Originaltitel: Mickey’s House of Villains
USA, 2001
Kinostart: unbekannt (FSK: 0)
ca. 70 Min.
Horror
Zur großen Gala treffen sich die schurkischsten Schurken der Disney-Zeichentrickfilmgeschichte: Captain Hook aus „Peter Pan“, Cruella aus „101 Dalmatiner“ und viele mehr. Eingeladen hat sie niemand Geringeres als Micky Maus, der an diesem Abend einige der gruseligsten Geschichten präsentiert, die je die Leinwand erreicht haben. Er ahnt nicht, dass Dschafar („Aladin“) an diesem Abend nichts Gutes im Schilde führt.

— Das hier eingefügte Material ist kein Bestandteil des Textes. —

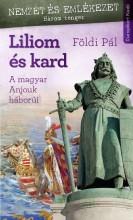 LILIOM ÉS KARD - Ekönyv - FÖLDI PÁL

Die Rahmenhandlung dieses Filmes ist, milde ausgedrückt, nicht wirklich gelungen. Die Gala, auf der sich Disneys Erzbösewichte versammeln, bildet einen lauen Rahmen für eine Kompilation, die aus acht, größtenteils klassischen Zeichentrickfilmen besteht. Trickfilmen, in denen Micky Maus, Goofy und / oder Donald Duck auf Geister, ausgebrochene Zoo-Gorillas oder Halloween-Monster treffen. Diese Kurzfilme, die allesamt dem phantastischen Genre angehören, sind zwar aus unzähligen TV-Ausstrahlungen her bestens bekannt, es macht dennoch Spaß, sie immer wieder anschauen zu können, ohne auf die nächste Wiederholung auf Super RTL warten zu müssen. Außerdem kann man die Rahmenhandlung getrost vorspulen oder über die DVD-Kapitelauswahl einfach überspringen.
Fazit: Die Auswahl der insgesamt acht Kurzgeschichten ist gelungen, für die Rahmenhandlung aber hätten sich die Autoren gerne etwas mehr einfallen lassen dürfen.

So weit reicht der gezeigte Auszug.